Op dat ogenblik zat Josef Haydn ook in London. Er is geen bewijs voor dat de organisator van de "Professional Concerts", Wilhelm Cramer18, Ignaz Pleyel gebruikt heeft om volk van de concurrerende concertreeks van Haydn en de impressario en violist Johann Peter Salomon19 te houden. Het is zelfs niet geweten of Pleyel op de hoogte was van Haydns plannen op het ogenblik dat hij de uitnodiging ontving. Niettegenstaande de opgeklopte verhaaltjes over de zogenaamde rivaliteit tussen de 2 componist-dirigenten20 kwamen ze naar elkaars concerten luisteren, speelden elkaars muziek en gingen samen dineren. Kortom, van de zogenaamde rivaliteit hadden zij niet veel last. Het is wel zo dat er meer recenties over concerten van Haydn dan over die van Pleyel verschenen, maar ook zijn concerten werden warm onthaald.
Zijn composities die in Londen onstonden, vooral zijn concertante symfonieën en strijkkwartetten werden hoog aangeprezen door de pers. Na het failliet van de Professional Concerts werd ook de bibliotheek van dit gezelschap vernietigd, waardoor veel van Pleyels werken, waarvan hij had nagelaten een kopie te nemen, verloren raakten.
Volgens sommige bronnen (Die Musik in Geschichte und Gegenwart) zou Ignaz Pleyel de Marseillaise geschreven hebben. Maar dit werk (Allons, enfants de la patrie) werd in april 1792 door Rouget de Lisle gecomponeerd, terwijl Pleyel nog in London zat.
Zijn verblijf in Londen heeft hem zeker geen windeieren gelegd, terug op het vasteland kocht hij het grote kasteel Itenwiller in Saint-Pierre nabij Straatsburg.
Hij kreeg echter problemen door de Franse Revolutie. In de eerste plaats raakte hij zijn positie aan de kathedraal van Straatsburg, waar hij nog steeds kapelmeester was, kwijt. De angst voor de guillotine zorgde ervoor dat hij vluchtte naar zijn familie in Wenen, maar hij werd onderweg betrapt. Na in 1793 zeven maal door de revolutionaire autoriteiten gearresteerd te zijn op verdenking van Oostenrijkse en aristocratische sympathieën en na verschillende doodsbedreigingen schreef hij de patriottische hymne "La Révolution du 10 août ou le Toscin allégorique"21 (Ben 706).

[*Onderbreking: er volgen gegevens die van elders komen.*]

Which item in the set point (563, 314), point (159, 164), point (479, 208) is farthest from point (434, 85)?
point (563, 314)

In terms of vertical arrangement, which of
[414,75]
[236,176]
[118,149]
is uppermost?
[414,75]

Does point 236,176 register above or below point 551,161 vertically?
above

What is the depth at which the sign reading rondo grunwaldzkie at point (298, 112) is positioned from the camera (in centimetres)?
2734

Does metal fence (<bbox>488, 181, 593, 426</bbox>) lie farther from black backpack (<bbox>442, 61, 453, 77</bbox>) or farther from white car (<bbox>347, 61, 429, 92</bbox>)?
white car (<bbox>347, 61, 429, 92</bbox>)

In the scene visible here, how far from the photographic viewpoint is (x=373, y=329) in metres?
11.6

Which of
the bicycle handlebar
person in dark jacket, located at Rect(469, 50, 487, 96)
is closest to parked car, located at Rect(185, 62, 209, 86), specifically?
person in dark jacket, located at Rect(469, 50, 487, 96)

Ignaz vroeg of hij in zijn eigen kasteel mocht werken om meer inspiratie te hebben. Deze gunst werd hem toegestaan. Het componeren van dit werk gebeurde onder toezicht van 2 gendarmes en na zeven dagen en nachten was Pleyel ermee klaar! Dit verhaal komt in verschillende bronnen voor maar kan nergens gestaafd worden niettegenstaande onderzoek in de Straatsburgse archieven. Het resultaat is een eerder banale hymne, refererend naar "ça ira" van Grétry, voor een grote vocale en instrumentale bezetting, tot kerkklokken en kanonnen toe om de aanval op de Tuileries en de triomf van het volk uit te beelden.
De première in de kathedraal vond op 10 augustus 1793 plaats en redde het hoofd van Pleyel, niettegenstaande hij zijn bewustzijn verloor op het ogenblik van het klinken van het eerste akkoord. Of dit door de fantastische klank kwam, of door uitputting na een week niet slapen zullen we waarschijnlijk nooit weten.

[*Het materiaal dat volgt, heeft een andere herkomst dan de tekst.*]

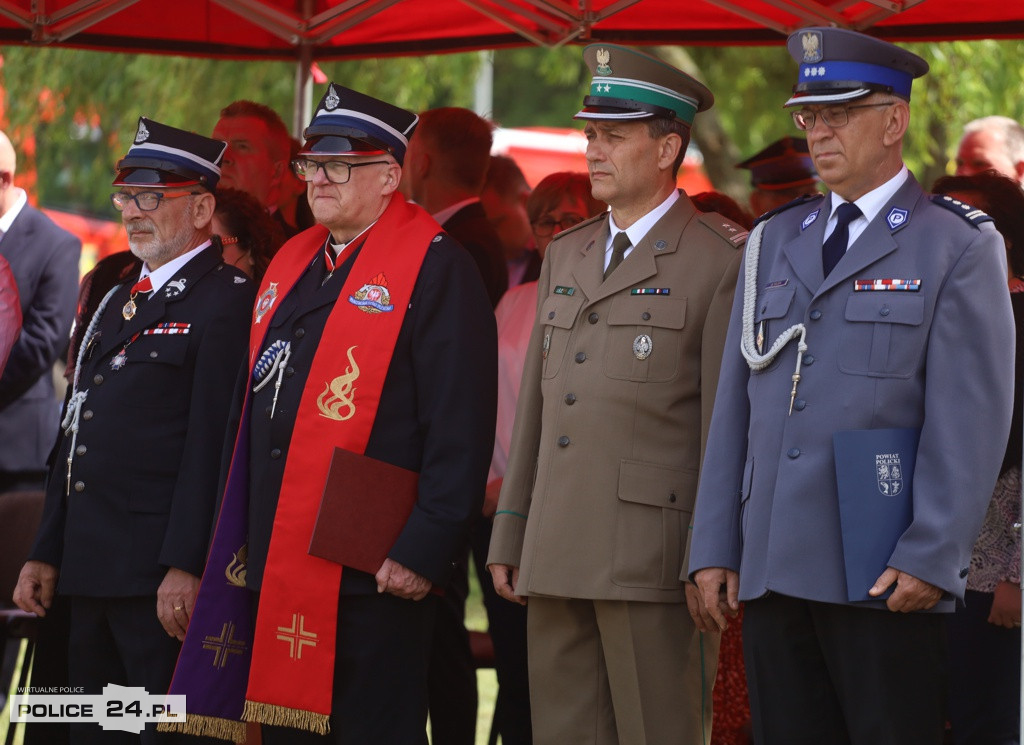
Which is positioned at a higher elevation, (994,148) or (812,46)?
(994,148)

In het stuk werden kerkklokken gebruikt die Pleyel zelf had gekozen in kerken uit de omgeving. Het werk werd met zoveel goedkeuren van het volk ontvangen dat zijn loyaliteit aan de revolutie nooit meer in vraag gesteld werd. Vanaf het ogenblik dat hij zich zonder gevaar kon verwijderen trok hij opnieuw naar Engeland.
Het laatste van de hieropvolgende uitvoeringen van ‘La Révolution du 10 août ou le Toscin allégorique’ dateert van 1799 voor de inhuldiging van de concertzaal van de Réunion des Arts van de stad. In 1796 verscheen zijn naam in een lijst met componisten die meegeholpen hadden aan de revolutie.

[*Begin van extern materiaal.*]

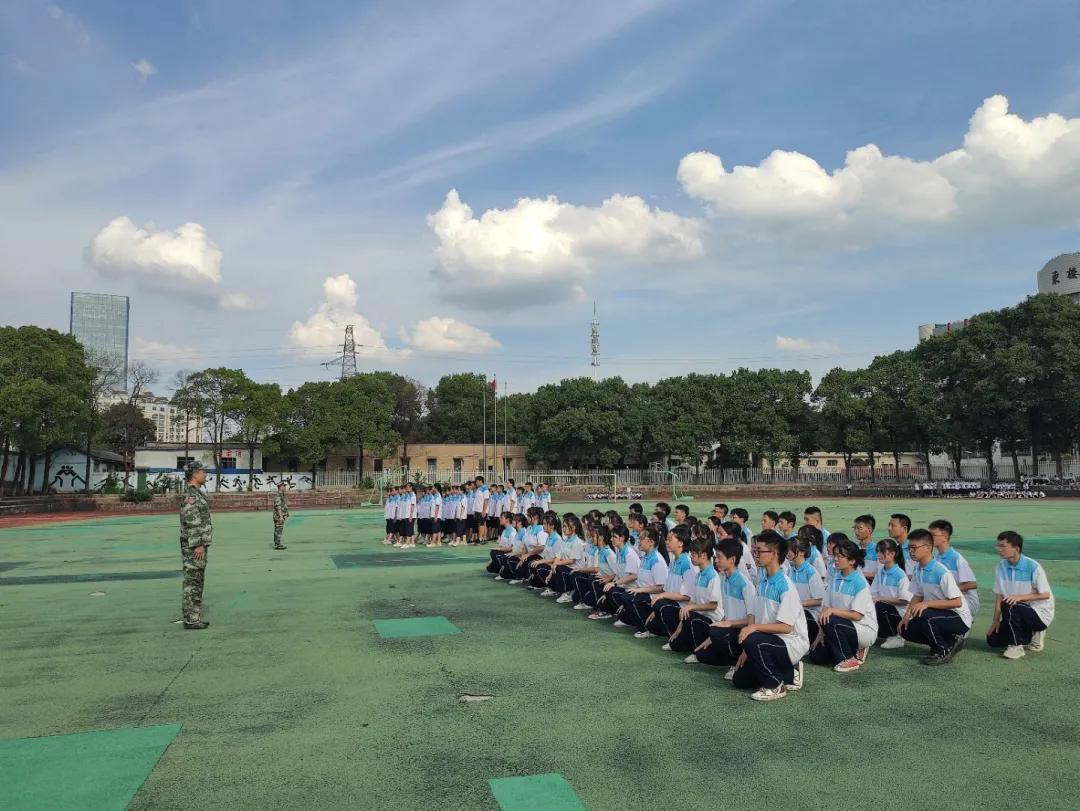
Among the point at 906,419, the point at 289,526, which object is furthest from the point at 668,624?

Vermits de kans op de herneming van de concertreeks quasi nihil was, en de kathedraal geen kapelmeester meer nodig had, verkocht Pleyel zijn kasteel en trok in 1795 naar Parijs waar hij in september 1797 een uitgeverij opende in de Rue des Petits-Champs. Hij gaf muziek uit van Haydn, Beethoven, Boieldieu, Boccherini, Steibelt, Hummel, Rossini, Dussek, Kalkbrenner, Rouget de Lisle, Clementi, Cherubini, Moscheles, en nog een reeks andere persoonlijke vrienden van zowel Ignaz als Camille.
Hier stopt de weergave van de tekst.